- _Exercise aim_:
Pull out each line in the records below that contains the word "tree". Case counts.

---------- Given entries ----------

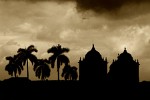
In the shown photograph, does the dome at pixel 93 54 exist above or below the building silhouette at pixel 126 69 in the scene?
above

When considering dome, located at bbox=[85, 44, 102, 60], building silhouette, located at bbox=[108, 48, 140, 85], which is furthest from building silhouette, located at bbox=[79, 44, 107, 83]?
building silhouette, located at bbox=[108, 48, 140, 85]

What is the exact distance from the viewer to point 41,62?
255 feet

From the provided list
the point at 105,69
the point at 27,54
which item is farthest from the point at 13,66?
the point at 105,69

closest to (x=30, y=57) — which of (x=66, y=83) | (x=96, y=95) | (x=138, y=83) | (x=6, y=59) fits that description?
(x=6, y=59)

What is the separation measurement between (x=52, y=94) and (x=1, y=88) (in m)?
8.53

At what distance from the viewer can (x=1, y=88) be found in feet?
228

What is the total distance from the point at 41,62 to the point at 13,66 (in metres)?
5.99

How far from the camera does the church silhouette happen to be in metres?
74.1

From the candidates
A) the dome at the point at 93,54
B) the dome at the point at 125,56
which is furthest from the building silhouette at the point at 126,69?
the dome at the point at 93,54

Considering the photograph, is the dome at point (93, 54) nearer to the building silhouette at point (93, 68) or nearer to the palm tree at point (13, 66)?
the building silhouette at point (93, 68)

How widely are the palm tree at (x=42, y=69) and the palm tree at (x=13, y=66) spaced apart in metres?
3.30

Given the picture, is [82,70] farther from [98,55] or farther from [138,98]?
[138,98]

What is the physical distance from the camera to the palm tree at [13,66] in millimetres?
79525

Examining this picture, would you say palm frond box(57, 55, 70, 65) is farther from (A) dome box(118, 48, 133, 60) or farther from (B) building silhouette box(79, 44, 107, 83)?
(A) dome box(118, 48, 133, 60)
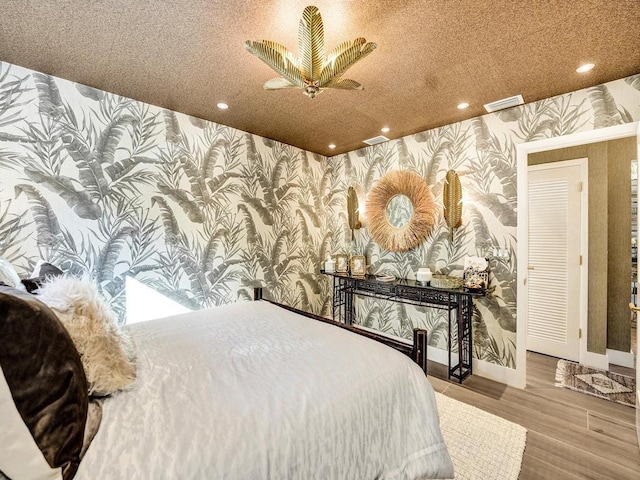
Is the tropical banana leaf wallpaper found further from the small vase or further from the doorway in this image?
the doorway

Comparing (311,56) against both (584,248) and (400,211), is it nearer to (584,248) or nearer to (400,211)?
(400,211)

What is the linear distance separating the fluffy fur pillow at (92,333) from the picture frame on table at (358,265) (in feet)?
9.26

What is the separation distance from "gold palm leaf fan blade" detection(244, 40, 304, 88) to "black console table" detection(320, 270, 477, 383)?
2.22 meters

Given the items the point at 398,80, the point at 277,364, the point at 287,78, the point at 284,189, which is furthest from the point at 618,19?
the point at 284,189

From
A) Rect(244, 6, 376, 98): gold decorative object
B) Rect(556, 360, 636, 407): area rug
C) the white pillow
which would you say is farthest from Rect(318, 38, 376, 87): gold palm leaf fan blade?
Rect(556, 360, 636, 407): area rug

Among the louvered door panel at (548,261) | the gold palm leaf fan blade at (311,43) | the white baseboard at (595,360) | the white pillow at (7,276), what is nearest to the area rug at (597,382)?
the white baseboard at (595,360)

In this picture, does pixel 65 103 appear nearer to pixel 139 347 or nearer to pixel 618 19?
pixel 139 347

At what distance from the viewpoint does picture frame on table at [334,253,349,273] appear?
384 centimetres

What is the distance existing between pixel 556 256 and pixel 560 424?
1941mm

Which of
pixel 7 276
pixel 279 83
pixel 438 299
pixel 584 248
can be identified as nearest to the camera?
pixel 7 276

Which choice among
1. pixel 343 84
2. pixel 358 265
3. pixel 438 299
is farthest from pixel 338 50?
pixel 358 265

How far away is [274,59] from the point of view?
1.52 m

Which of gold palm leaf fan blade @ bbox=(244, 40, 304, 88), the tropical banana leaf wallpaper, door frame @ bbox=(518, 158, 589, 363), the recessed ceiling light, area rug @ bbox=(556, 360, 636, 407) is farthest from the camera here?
door frame @ bbox=(518, 158, 589, 363)

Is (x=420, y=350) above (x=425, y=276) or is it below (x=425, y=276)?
below
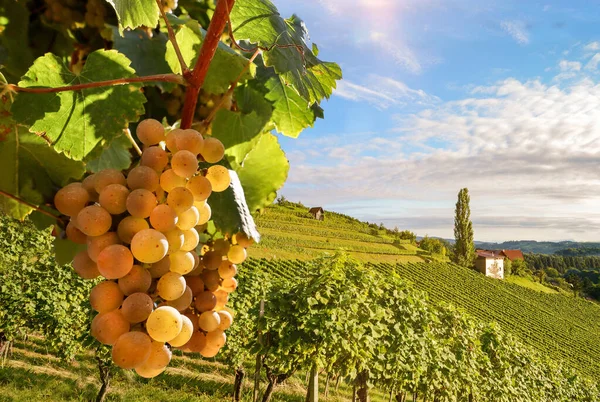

----------

- _The response_:
Considering the photograph, is the dome at point (93, 54) nearer to the building silhouette at point (93, 68) or nearer to the palm tree at point (13, 66)?
How widely are the palm tree at (x=42, y=69) and the palm tree at (x=13, y=66) spaced apart in metres?
What is the physical distance from the camera to the palm tree at [13,66] in millimetres?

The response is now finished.